Aku berjalan dengan Denayla menuju gerbang bandara.
“Eh, tahu nggak. Aku di kereta bertemu seorang lelaki yang tampan banget.” sahut aku ketika sampai di gerbang bandara.
“Kayaknya kamu kelelahan deh. Saking lelahnya kamu ngalor-ngidul hingga tingkat basement.” jawabnya ketus ditambah satu tarikan napas.
What the…?
***
Aku sampai dirumah Denayla. Rumahnya tidak terlalu besar dan tidak terlalu kecil. Standar. Di rumahnya, tidak ada orang tuanya. Orang tuanya sedang ke luar negeri selama tiga tahun. Jadi, aku bebas di rumah ini.

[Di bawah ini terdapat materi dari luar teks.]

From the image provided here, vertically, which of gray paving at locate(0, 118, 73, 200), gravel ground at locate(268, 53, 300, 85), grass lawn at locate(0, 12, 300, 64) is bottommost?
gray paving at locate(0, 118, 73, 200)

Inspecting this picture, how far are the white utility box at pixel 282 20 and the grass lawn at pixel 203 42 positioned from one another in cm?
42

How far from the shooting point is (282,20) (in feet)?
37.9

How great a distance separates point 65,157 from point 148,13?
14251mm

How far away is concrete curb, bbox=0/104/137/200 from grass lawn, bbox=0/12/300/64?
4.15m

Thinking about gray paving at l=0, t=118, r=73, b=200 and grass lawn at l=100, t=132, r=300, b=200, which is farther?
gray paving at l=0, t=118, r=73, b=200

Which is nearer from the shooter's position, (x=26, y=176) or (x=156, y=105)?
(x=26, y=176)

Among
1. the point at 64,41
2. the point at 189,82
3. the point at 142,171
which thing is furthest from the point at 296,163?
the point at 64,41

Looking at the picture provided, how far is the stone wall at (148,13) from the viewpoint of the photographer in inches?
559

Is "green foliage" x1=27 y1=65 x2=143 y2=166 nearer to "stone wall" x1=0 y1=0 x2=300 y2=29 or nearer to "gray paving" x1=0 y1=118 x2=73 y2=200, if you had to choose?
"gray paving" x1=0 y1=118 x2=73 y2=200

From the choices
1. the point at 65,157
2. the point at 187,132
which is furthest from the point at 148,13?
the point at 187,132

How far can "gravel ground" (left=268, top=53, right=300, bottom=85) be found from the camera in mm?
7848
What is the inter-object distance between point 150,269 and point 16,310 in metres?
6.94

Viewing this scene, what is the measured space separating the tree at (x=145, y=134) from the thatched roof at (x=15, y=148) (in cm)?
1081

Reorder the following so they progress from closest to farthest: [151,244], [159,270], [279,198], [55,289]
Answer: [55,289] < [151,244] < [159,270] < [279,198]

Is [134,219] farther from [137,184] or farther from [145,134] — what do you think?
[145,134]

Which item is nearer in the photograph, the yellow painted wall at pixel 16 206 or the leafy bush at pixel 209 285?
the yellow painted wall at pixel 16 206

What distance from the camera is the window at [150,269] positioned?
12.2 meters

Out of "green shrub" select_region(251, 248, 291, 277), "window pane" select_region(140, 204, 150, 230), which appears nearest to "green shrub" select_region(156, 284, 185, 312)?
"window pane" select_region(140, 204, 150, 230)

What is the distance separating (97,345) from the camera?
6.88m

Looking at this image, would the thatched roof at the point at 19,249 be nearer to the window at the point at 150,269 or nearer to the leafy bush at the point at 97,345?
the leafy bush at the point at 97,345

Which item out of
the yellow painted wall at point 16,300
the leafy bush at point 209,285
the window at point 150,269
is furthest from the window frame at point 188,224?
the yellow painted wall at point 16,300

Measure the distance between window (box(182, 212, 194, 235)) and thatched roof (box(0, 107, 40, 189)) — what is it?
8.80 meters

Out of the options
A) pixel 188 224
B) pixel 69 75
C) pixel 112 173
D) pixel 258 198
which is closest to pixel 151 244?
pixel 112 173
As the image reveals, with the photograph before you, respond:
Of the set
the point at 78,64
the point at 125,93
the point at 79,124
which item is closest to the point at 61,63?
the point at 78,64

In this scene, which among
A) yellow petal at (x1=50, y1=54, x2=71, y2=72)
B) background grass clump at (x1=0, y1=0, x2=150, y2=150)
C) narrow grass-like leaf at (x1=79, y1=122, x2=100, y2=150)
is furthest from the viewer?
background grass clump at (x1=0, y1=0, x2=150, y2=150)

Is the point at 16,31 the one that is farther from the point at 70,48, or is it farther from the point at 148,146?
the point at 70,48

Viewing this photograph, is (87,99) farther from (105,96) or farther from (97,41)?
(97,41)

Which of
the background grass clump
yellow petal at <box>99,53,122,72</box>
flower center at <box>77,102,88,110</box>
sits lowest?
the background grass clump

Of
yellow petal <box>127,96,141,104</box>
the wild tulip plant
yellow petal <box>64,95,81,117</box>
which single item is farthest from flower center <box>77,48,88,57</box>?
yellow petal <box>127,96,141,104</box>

Aku memasuki kamar yang sudah disiapkan Denayla, dan merebahkan diri di kasur tersebut. Ku ingat-ingat lagi pada peristiwa tadi di stasiun. Laki-laki itu tampan sekali. Aku tidak pernah merasa sesenang ini. Aku senyum-senyum sendiri dan mungkin aku tidak waras. Ok, aku akan tidur siang sejenak.
Oh, iya. Denayla itu adalah temanku dulu di Subang, Jawa Barat. Ayahnya juga berteman dengan ayahku. Dan kata ayahku, Denayla seperti kakakku semenjak kecil. Selalu bertengkar, susah, dan senang bersama.
Perawakan Denayla seperti remaja perempuan pada umumya. Putih, berkerudung, Memakai kacamata, tinggi seratus senam puluh sembilan, kutu buku, narsis tingkat dewa, dan segala hal yang dimiliki perempuan remaja lainnya.
Dan aku, beruntung memiliki teman tersebut.